§ **ABOUT THIS TASK**
For the data below, work out how many lines include the string "States" and report only the number.
### RECORDS PROVIDED
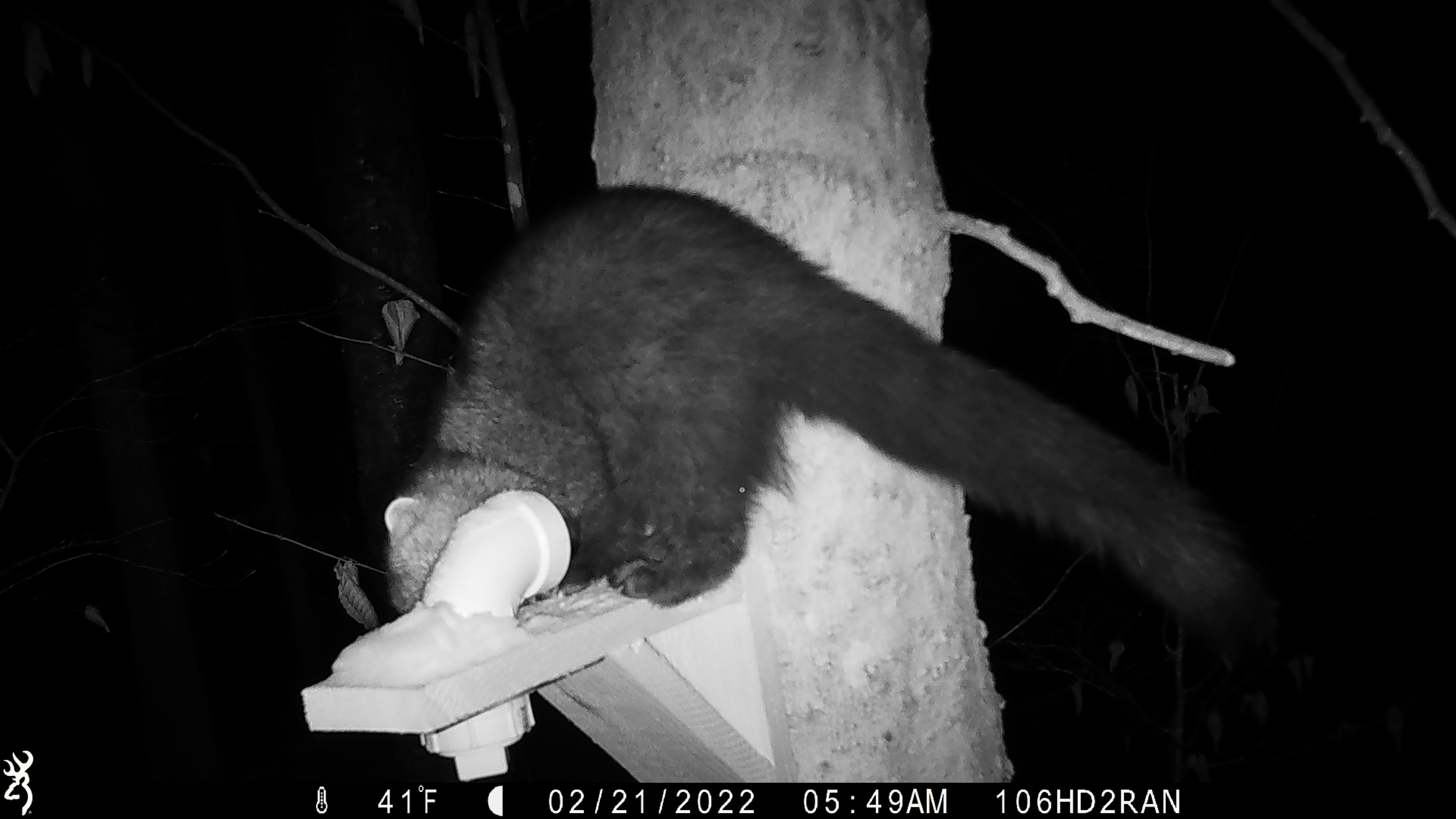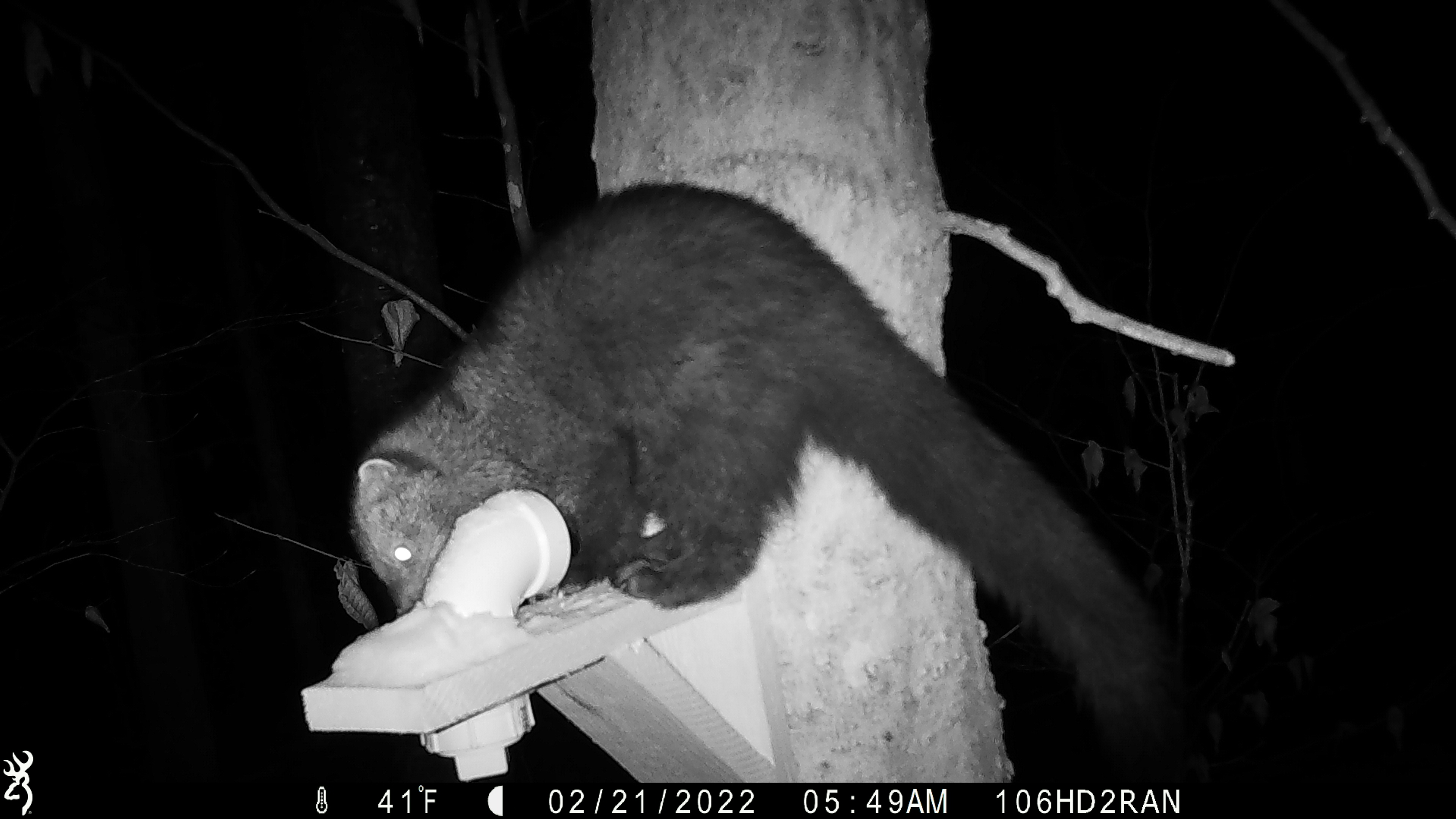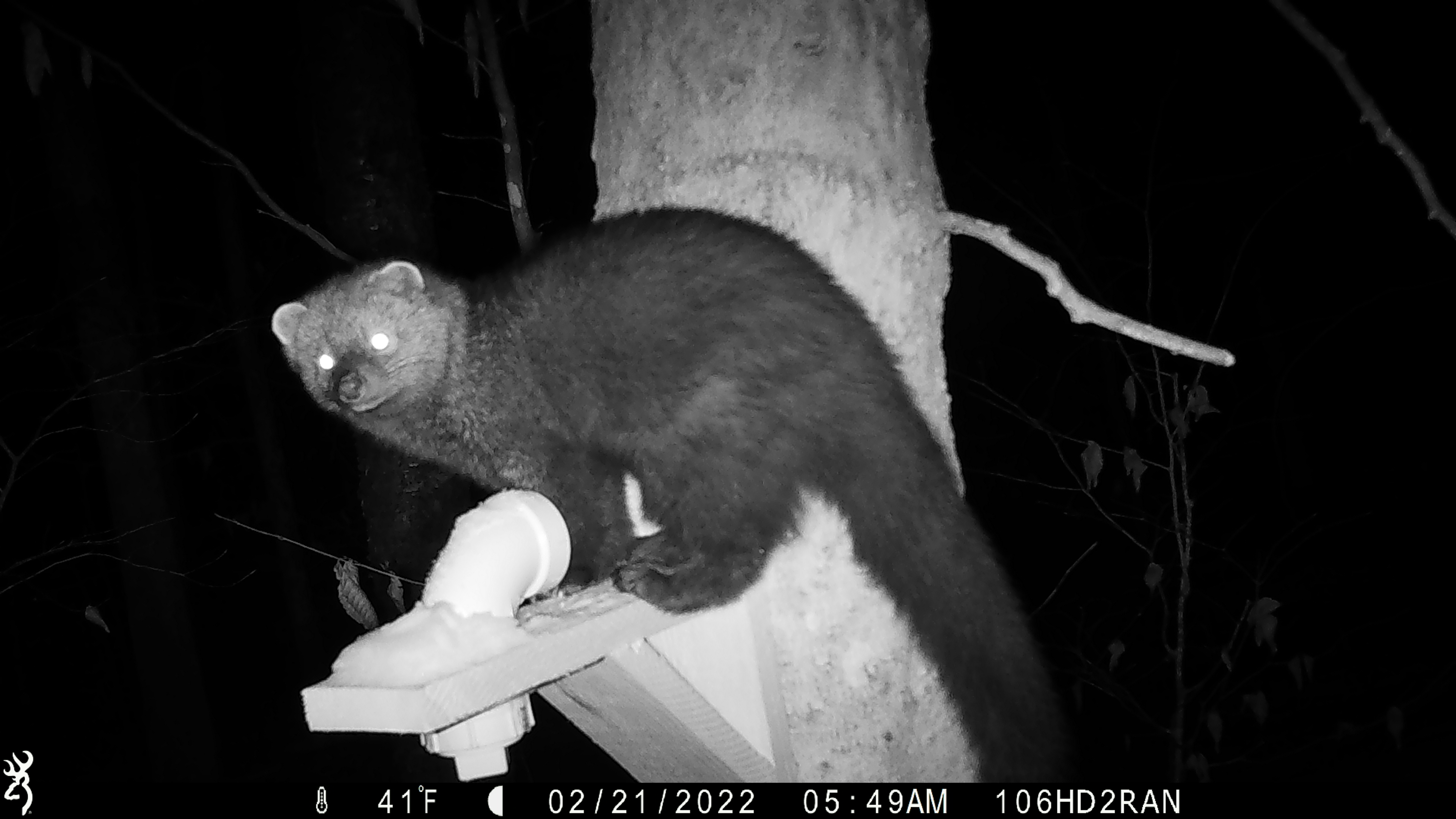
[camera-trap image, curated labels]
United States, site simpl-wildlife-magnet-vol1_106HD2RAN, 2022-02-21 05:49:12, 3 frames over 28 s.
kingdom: Animalia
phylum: Chordata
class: Mammalia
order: Carnivora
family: Mustelidae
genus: Pekania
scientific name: Pekania pennanti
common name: fisher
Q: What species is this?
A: Fisher (Pekania pennanti).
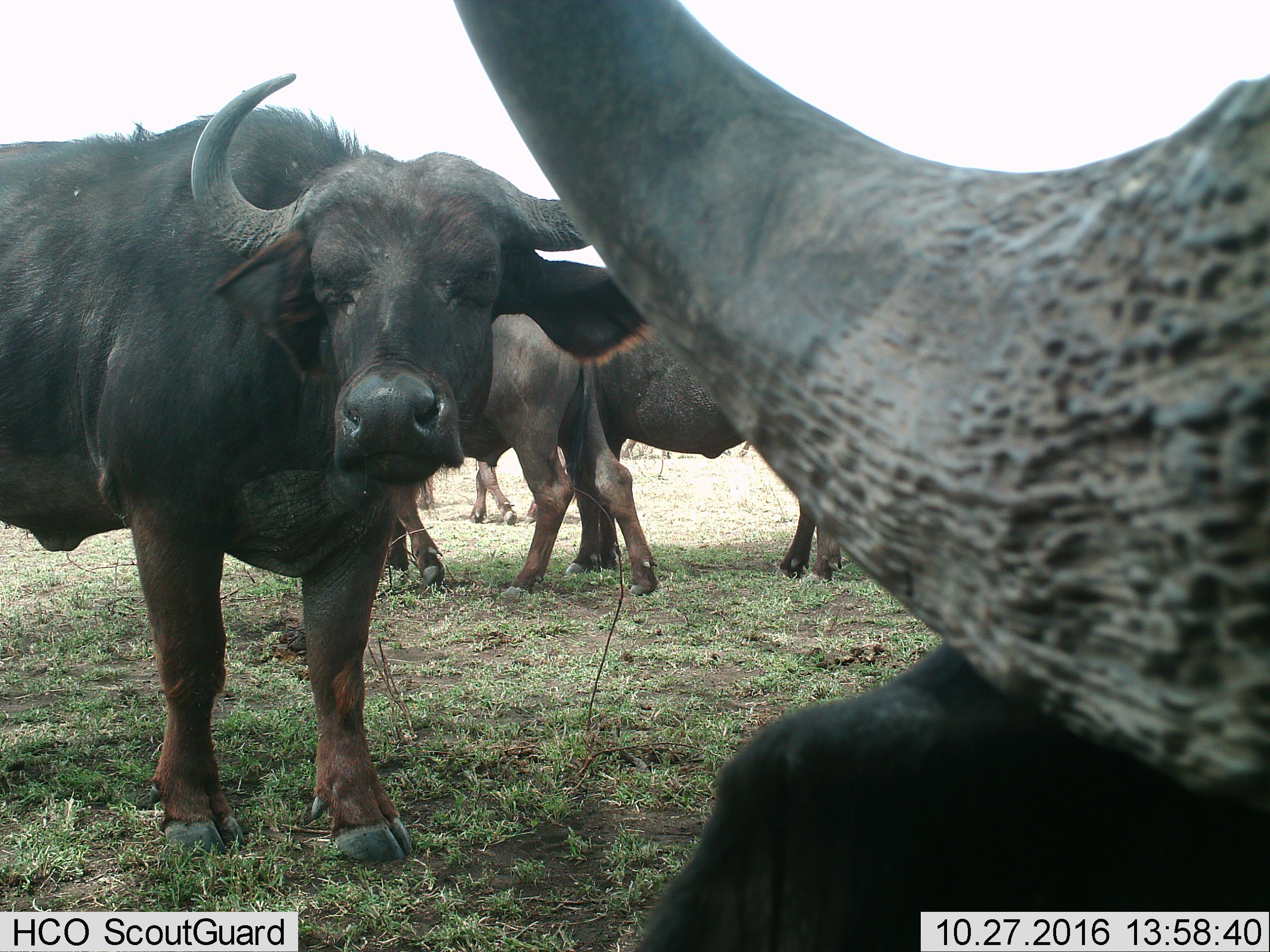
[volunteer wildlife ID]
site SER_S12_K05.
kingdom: Animalia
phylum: Chordata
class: Mammalia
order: Artiodactyla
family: Bovidae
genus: Syncerus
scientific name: Syncerus caffer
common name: african buffalo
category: buffalo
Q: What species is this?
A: Buffalo (african buffalo) (Syncerus caffer).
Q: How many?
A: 5.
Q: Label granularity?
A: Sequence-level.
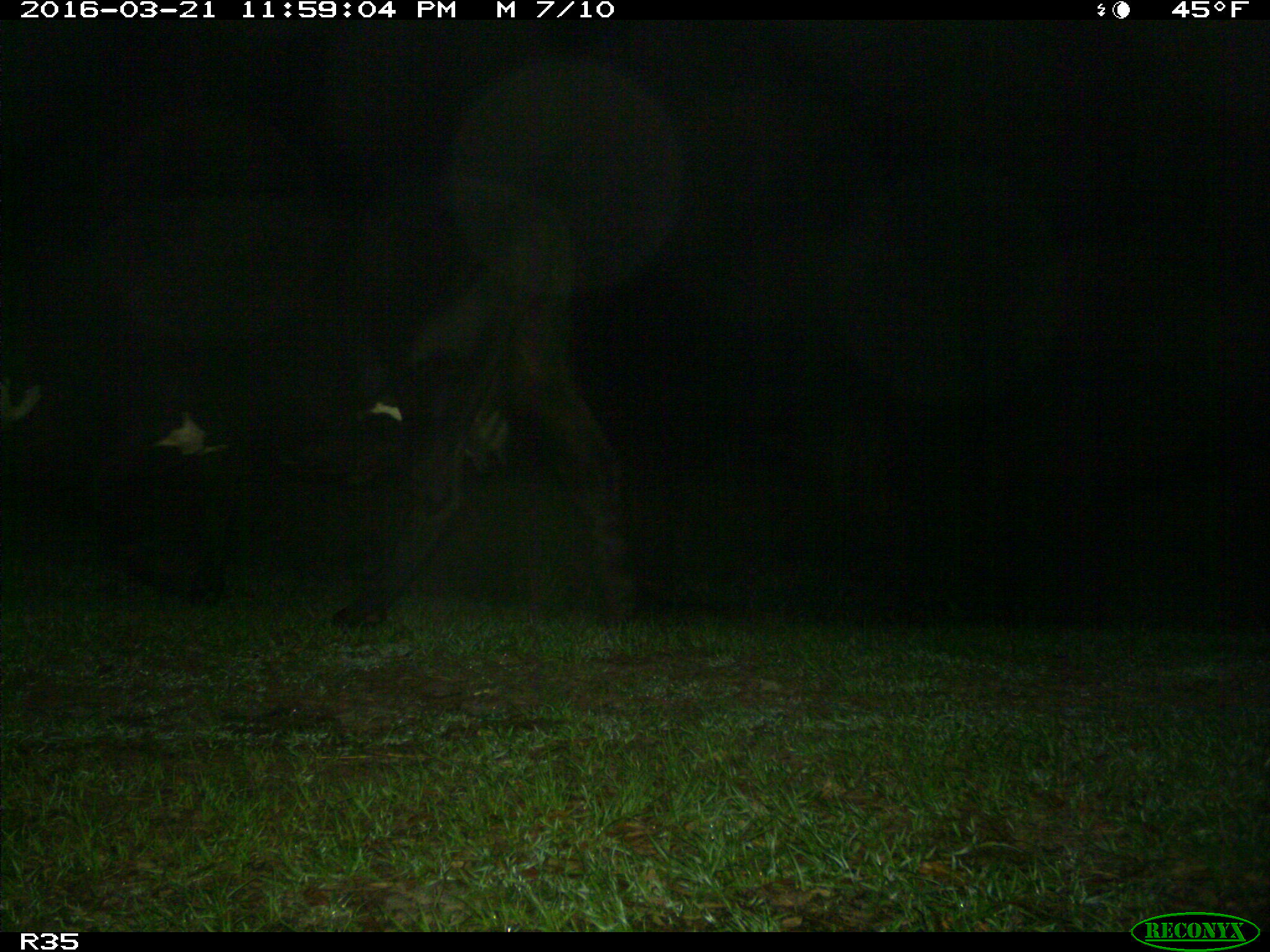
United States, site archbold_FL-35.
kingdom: Animalia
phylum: Chordata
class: Mammalia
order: Artiodactyla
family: Bovidae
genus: Bos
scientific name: Bos taurus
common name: domestic cow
Bos taurus (domestic cow).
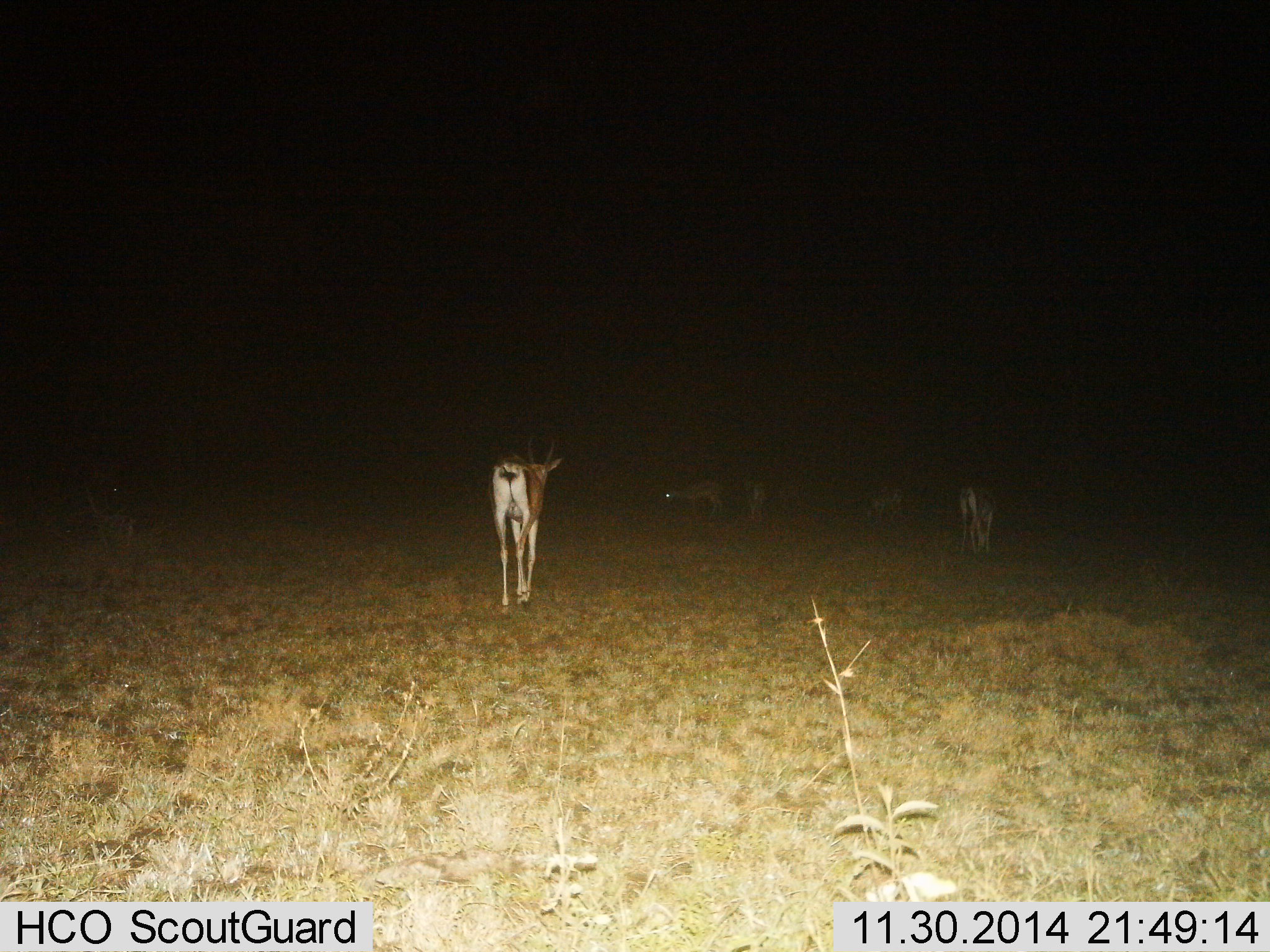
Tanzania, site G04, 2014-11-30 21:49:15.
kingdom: Animalia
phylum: Chordata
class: Mammalia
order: Artiodactyla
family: Bovidae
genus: Nanger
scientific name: Nanger granti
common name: grant's gazelle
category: gazellegrants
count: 5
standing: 40%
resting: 20%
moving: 80%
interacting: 0%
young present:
######
§ **REPLY**
2